──────── GIVEN PASSAGE

# One Percenters' Leica



## cgw (Sep 4, 2015)

A plutocrat's dream kit...

This Leica M 'Null Series' Camera Kit Costs More Than a Luxury Automobile


----------



## pixmedic (Sep 4, 2015)

pffff..
Leicas just gone all hipster now. 
nothing but bragging rights at that point, selling cameras to yuppies with more money than brains.


----------



## ronlane (Sep 4, 2015)

Holy Smokes......... I could get a medium format, 1dx and 5DS and all the trinity glass for less than that.


----------



## robbins.photo (Sep 4, 2015)

pixmedic said:


> pffff..
> Leicas just gone all hipster now.
> nothing but bragging rights at that point, selling cameras to yuppies with more money than brains.


So where do I go to apply for that job?



Sent from my 306SH using Tapatalk


----------



## astroNikon (Sep 4, 2015)

ouch .. a bit of a profit in that package.


----------



## Braineack (Sep 4, 2015)

Explore 2015+ technology or keep pumping out pointless cameras with interfaces that are completely dated and antiquated...

────────────────
──────── DATASET

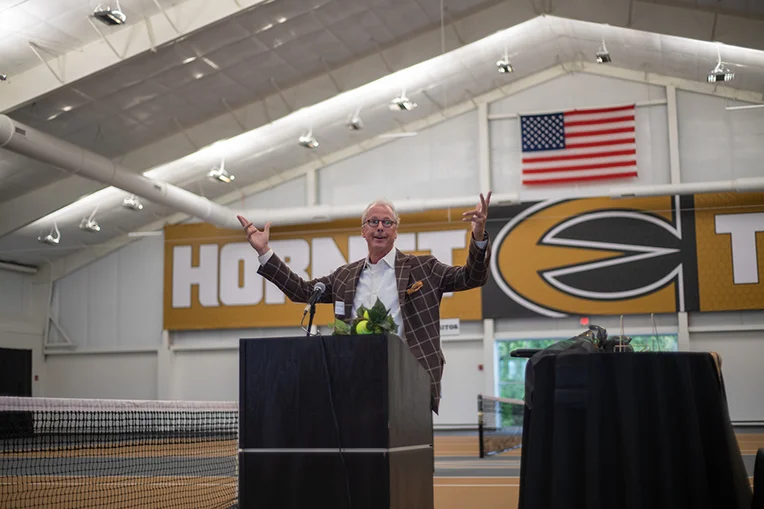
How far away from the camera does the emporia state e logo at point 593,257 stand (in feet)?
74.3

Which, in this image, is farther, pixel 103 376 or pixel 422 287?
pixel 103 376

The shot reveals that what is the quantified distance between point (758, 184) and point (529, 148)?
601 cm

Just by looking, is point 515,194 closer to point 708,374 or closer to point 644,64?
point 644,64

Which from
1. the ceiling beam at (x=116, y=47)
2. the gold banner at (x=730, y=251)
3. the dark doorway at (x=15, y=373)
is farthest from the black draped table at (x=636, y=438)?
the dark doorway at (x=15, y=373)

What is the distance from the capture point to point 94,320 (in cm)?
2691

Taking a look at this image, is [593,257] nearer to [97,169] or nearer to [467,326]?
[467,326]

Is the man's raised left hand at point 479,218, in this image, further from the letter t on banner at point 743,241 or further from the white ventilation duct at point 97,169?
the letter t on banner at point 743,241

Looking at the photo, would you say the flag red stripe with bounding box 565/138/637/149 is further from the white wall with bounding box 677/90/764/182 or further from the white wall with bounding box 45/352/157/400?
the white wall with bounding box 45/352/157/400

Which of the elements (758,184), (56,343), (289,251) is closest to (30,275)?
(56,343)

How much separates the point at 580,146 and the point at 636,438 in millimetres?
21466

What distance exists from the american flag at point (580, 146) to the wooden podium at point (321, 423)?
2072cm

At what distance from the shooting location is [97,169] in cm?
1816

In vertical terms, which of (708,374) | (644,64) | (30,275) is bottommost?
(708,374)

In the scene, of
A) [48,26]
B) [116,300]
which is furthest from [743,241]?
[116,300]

────────────────
──────── DATASET

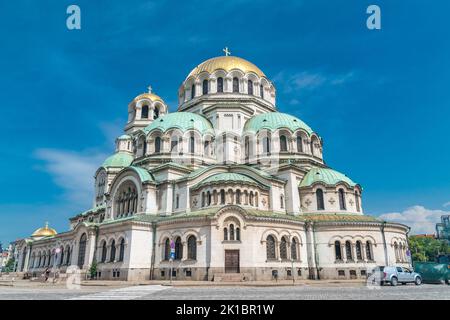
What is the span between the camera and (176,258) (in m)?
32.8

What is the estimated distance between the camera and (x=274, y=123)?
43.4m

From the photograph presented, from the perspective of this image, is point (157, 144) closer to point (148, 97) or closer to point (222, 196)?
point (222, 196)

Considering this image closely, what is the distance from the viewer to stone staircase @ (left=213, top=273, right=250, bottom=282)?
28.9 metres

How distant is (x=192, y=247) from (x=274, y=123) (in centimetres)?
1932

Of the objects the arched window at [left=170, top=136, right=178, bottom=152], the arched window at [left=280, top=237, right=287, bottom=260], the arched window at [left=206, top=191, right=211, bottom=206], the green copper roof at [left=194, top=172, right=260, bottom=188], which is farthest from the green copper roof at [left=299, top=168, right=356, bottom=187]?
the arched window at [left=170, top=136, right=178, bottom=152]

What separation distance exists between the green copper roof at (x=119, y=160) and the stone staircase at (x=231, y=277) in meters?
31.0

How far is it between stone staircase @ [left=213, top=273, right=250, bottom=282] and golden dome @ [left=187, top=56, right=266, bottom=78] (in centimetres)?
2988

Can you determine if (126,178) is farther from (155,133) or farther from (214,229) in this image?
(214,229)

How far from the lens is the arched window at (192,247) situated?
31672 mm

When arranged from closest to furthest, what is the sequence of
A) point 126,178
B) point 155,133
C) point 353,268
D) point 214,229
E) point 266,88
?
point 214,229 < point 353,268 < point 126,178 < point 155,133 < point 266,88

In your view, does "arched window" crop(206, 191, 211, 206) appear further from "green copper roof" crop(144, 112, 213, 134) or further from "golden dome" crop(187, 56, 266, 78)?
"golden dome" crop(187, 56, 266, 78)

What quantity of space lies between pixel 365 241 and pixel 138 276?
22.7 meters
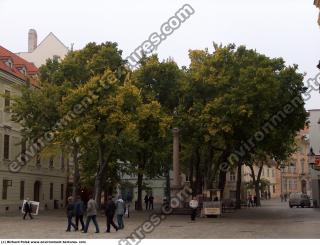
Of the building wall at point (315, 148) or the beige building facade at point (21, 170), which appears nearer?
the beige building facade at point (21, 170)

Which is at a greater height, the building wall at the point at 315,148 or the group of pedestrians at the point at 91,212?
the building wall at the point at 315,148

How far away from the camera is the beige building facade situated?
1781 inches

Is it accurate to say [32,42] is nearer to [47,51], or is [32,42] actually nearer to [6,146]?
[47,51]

────────────────

Resume the forum discussion about the Leica M 'Null Series' camera kit, continuing past its final post.

EXERCISE ANSWER >>
----------



## robbins.photo (Sep 4, 2015)

Braineack said:


> Explore 2015+ technology or keep pumping out pointless cameras with interfaces that are completely dated and antiquated...



And fleecing the hipsters for big bucks in the process.  In the business world they call that a "win-win".  Lol


----------



## Derrel (Sep 4, 2015)

Oh myyyy, it looks like the rear lens caps for all three of the lenses are also made of stainless steel--like the lens barrels are! Yeesh...this set has uber-rich collector written allllll over it! Leica has made a lot of collector sets over the decades, and this one looks pretty swanky all right.


----------



## unpopular (Sep 4, 2015)

"one percenter's leica"? as opposed to?


----------



## rexbobcat (Sep 6, 2015)

I mean, to many it is a status symbol; a cumbersome point-and-shoot that is expensive, so it MUST be the best.

I went to the Leica store in L.A. a few months back and talked to the people there. They said Leica owners will come in and exchange a lens if it got scuffed, which is _ironic as hell _considering that Leica's were made sturdy specifically so photojournalists could bang them around.

But there's that one subset to consider themselves true artiste's simply because they have to manual focus....


----------



## vfotog (Sep 6, 2015)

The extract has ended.